根据硬件的特性,其中内核空间地址又可以分为几个区域,主要有:ZONE_DMA, ZONE_NORMAL, ZONE_HIGHEM。在物理内存直接线性映射到内核空间ZONE_NORMAL,理论上如果内存不超过1G,1G线性空间足够映射物理内存了。如果物理内存大于1G,为了使内核空间的1G线性地址可以访问到大于1G的物理内存,把物理内存分为两部分,ZONE_NORMAL 区域的进行直接内存映射,这个区域的大小一般是896MB,也就是说存在一个线性关系:virtual address = physical address + PAGE_OFFSET,这里的PAGE_OFFSET为3G。剩下一个128MB的空间,称为高端内存,这个空间作为一个窗口动态进行映射,这样就可以访问大于1G的内存。ZONE_DMA 主要用于硬件特定的地址访问。

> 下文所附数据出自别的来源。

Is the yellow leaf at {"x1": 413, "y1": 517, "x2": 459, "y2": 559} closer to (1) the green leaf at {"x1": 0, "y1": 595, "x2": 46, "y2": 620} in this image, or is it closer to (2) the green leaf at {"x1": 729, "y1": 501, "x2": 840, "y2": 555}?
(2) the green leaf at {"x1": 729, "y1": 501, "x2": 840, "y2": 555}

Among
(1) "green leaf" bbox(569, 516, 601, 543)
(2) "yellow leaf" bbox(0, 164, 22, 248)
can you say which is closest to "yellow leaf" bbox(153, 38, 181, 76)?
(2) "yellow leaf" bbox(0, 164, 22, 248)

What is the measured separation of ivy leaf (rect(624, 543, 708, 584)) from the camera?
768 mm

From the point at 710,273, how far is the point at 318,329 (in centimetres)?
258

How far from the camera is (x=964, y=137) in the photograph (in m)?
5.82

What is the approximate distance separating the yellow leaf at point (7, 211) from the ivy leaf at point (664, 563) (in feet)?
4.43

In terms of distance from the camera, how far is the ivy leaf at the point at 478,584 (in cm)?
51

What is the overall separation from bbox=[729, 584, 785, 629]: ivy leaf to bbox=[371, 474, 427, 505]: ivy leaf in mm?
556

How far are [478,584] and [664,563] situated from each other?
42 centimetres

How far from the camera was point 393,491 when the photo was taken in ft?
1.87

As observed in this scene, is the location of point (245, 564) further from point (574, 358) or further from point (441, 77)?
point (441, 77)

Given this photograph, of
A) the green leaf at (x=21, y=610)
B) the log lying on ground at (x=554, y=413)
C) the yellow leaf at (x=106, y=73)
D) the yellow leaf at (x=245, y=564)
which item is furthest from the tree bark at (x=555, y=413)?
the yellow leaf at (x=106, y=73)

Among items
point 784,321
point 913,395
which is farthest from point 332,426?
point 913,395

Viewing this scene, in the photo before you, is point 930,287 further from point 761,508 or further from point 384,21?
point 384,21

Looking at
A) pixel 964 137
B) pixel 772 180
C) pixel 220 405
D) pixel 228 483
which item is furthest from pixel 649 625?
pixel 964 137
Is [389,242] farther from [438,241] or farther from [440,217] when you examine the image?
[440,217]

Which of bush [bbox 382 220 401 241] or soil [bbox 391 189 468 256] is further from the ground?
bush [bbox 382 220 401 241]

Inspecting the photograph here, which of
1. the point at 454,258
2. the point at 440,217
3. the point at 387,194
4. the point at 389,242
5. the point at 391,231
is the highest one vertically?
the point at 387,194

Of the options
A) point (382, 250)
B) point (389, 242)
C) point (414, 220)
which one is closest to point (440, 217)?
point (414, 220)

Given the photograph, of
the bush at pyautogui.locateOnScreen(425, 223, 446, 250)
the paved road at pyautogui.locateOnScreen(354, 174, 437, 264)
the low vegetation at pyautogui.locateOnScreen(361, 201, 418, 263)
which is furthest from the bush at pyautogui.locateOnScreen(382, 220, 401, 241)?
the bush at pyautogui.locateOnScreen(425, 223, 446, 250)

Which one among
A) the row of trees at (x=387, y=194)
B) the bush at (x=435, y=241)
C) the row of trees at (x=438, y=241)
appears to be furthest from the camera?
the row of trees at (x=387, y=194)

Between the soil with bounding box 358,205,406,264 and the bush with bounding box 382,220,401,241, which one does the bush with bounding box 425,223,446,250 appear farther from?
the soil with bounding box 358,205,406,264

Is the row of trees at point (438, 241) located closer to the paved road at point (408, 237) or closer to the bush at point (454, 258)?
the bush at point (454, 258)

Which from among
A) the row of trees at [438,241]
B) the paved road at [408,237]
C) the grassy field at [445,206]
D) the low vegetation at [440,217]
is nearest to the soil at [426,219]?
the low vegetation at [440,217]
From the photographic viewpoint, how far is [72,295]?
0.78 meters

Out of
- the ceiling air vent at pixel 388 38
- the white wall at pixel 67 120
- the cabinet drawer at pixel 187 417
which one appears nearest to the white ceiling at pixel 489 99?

Android X86 模拟器上可以看到:MemTotal HighTotal LowTotal。
generic_x86:/ # cat /proc/meminfoMemTotal: 1030820 kBMemFree: 519392 kBBuffers: 4460 kBCached: 325292 kBSwapCached: 0 kBActive: 184672 kBInactive: 290712 kBHighTotal: 180104 kBHighFree: 1132 kBLowTotal: 850716 kBLowFree: 518260 kB
mm_struct 和vm_area_struct
mm_struct 用来描述一个进程的虚拟地址空间。进程的 mm_struct 则包含装入 的可执行映像信息以及进程的页目录指针pgd。该结构还包含有指向 vm_area_struct结构的几个指针,每个vm_area_struct代表进程的一个虚拟地址区间。 vm_area_struct结构含有指向vm_operations_struct结构的一个指针, vm_operations_struct描述了在这个区间的操作
Binder 控制数据结构
binder_proc
binder_proc和进程相关,用户空间中每个进程中对应一个内核的binder_proc 结构体。所有进程的binder_proc 结构体用双链表组织。在内核中双链表相关的结构体是 hlist_node,具体使用参考相关API
struct binder_proc { struct hlist_node proc_node; struct rb_root threads; struct rb_root nodes; struct rb_root refs_by_desc; struct rb_root refs_by_node; int pid; struct vm_area_struct *vma; struct mm_struct *vma_vm_mm; struct task_struct *tsk; struct files_struct *files; struct hlist_node deferred_work_node; int deferred_work; void *buffer; ptrdiff_t user_buffer_offset; struct list_head buffers; struct rb_root free_buffers; struct rb_root allocated_buffers; size_t free_async_space; struct page **pages; size_t buffer_size; uint32_t buffer_free; struct list_head todo; wait_queue_head_t wait; struct binder_stats stats; struct list_head delivered_death; int max_threads; int requested_threads; int requested_threads_started; int ready_threads; long default_priority; struct dentry *debugfs_entry;};
binder_thread
binder_thread 结构体和用户线程相关,用来描述用户空间的线程信息。binder_proc 结构体中有一个 struct rb_root threads 红黑树保存每个进程的线程信息。rb_node 是内核中的红黑树结构。binder_thread 结构体中有一个 struct rb_node rb_node 域,表示自己的在红黑树种的节点。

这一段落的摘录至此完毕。